The dangers of AVX-512 throttling: a 3% impact

By Daniel Lemire

Intel’s latest processors come with powerful new instructions from the AVX-512 family. These instructions operate over 512-bit registers. They use more power than regular (64-bit) instructions. Thus, on some Intel processors, the processor core that is using AVX-512 might run at a lower frequency, to keep the processor from overheating.

Can we measure this effect?

In a recent post, I used a benchmark provided by Vlad Krasnov from Cloudfare, on a Xeon Gold 5120 processor. In the test provided by Krasnov, the use of AVX-512 actually made things faster.

So I just went back to an earlier benchmark I designed myself. It is a CPU-intensive Mandelbrot computation, with very few bogus AVX-512 instructions thrown in (about 32,000). The idea is that if AVX-512 cause frequency throttling, the whole computation will be slowed. I use two types of AVX-512 instructions: light (additions) and heavy (multiplications).

I measured no AVX-512 throttling on the Skylake X server I own… but what about the Xeon Gold 5120 processor?

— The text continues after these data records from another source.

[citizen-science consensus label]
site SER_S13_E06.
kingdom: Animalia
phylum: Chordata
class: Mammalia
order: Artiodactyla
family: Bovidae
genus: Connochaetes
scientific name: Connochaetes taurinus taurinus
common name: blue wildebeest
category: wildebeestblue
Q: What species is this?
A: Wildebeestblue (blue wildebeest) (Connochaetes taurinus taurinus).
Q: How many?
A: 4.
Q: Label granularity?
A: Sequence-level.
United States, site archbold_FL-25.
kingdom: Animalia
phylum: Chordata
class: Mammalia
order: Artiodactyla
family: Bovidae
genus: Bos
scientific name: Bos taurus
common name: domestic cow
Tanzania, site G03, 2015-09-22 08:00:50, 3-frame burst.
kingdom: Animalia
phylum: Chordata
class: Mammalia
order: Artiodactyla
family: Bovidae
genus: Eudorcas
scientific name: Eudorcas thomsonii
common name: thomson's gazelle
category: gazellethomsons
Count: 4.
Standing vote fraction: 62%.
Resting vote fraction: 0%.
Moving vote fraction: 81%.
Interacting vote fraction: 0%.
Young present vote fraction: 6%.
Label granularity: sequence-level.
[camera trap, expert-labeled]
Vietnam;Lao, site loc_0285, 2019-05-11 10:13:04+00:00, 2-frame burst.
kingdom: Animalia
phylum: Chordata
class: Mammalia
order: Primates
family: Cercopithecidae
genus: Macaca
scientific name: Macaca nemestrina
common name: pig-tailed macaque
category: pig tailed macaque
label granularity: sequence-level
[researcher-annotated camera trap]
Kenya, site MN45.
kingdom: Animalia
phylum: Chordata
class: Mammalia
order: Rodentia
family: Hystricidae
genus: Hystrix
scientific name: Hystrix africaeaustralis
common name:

I run the benchmark ten times and measure the wall-clock time using the Linux/bash time command. I sleep 2 seconds after each sequence of ten tests. A complete script is provided. In practice, I just run the benchmark.sh script after typing make and I record the user timings of each test.

Because there are run-to-run variations, I repeat the whole process several times. Here are my raw numbers:

trialNo AVX-512Light AVX-512Heavy AVX-512
113.23 s13.64 s13.51 s
213.15 s13.49 s13.53 s
313.10 s13.59 s13.51 s
413.07 s13.54 s13.59 s
513.08 s13.52 s13.51 s

So the No-AVX-512 program runs in about 13.1 s. The AVX-512 ones run in about 13.5 s. Thus AVX-512 incurs a 3% penalty. I can’t measure a difference between light and heavy AVX-512 instructions.

It is first time ever I am able to measure a negative difference that can be attributed, presumably, to AVX-512 throttling. It is quite exciting.

Is that a lot? It is hard for me to get terribly depressed at the fact that a benchmark I specifically designed to make AVX-512 look bad sees a 3% performance degradation on one core. Real code is not going to use AVX-512 in such a manner: the AVX-512 instructions will do useful work. It is not super difficult to recoup a 3% difference.

Of course, maybe my adversarial benchmark is not sufficiently bad. That may well be: please provide me with your examples.